What the task asks: Please find every line in the records below that contains the word "item" and copy each of those lines. Case counts.

Material provided:

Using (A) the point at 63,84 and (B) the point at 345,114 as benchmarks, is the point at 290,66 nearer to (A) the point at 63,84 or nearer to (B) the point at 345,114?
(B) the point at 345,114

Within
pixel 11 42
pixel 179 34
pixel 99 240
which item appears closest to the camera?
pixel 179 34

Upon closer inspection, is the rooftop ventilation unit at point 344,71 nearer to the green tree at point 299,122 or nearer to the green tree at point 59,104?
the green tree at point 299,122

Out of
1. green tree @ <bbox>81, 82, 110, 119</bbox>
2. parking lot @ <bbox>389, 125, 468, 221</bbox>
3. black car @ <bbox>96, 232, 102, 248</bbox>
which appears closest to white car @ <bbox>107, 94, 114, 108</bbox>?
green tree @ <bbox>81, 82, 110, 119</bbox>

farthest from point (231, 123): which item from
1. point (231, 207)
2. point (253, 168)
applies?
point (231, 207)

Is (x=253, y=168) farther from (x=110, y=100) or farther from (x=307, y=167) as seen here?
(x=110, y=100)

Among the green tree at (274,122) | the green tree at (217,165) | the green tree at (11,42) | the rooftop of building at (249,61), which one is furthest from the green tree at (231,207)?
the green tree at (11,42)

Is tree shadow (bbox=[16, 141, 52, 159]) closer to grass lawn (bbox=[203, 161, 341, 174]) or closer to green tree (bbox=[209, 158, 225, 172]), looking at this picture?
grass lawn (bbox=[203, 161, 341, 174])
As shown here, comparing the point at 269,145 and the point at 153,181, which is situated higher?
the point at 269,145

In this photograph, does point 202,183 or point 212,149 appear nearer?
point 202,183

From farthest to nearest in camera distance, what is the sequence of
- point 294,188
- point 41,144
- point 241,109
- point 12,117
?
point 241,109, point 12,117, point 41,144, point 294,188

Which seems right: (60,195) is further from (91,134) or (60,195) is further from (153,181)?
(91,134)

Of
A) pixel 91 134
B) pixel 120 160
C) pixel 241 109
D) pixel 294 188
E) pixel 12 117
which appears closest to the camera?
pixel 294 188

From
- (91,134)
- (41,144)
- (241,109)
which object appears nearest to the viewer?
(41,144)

* * *

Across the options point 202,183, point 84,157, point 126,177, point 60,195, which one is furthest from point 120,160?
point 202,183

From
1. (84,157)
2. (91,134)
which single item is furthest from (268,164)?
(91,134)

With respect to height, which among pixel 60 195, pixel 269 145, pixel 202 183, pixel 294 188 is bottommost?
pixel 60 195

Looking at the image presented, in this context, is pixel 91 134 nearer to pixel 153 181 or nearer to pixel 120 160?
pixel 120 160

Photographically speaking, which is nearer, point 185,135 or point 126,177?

---

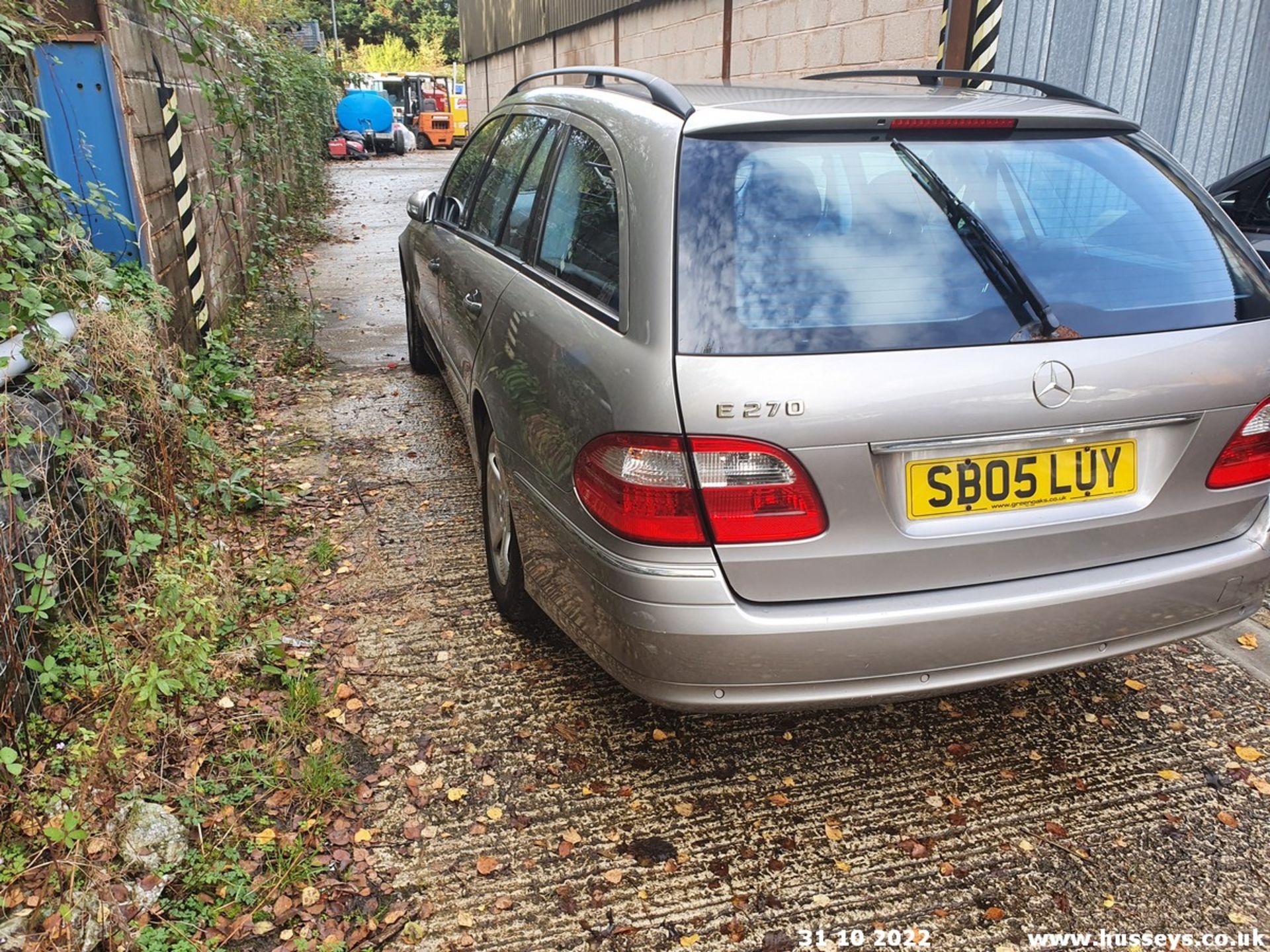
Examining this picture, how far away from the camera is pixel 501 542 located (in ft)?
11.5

Output of the exercise:
which item appears closest to the camera?
farthest from point (231, 123): which item from
which single item is furthest from (268,164)?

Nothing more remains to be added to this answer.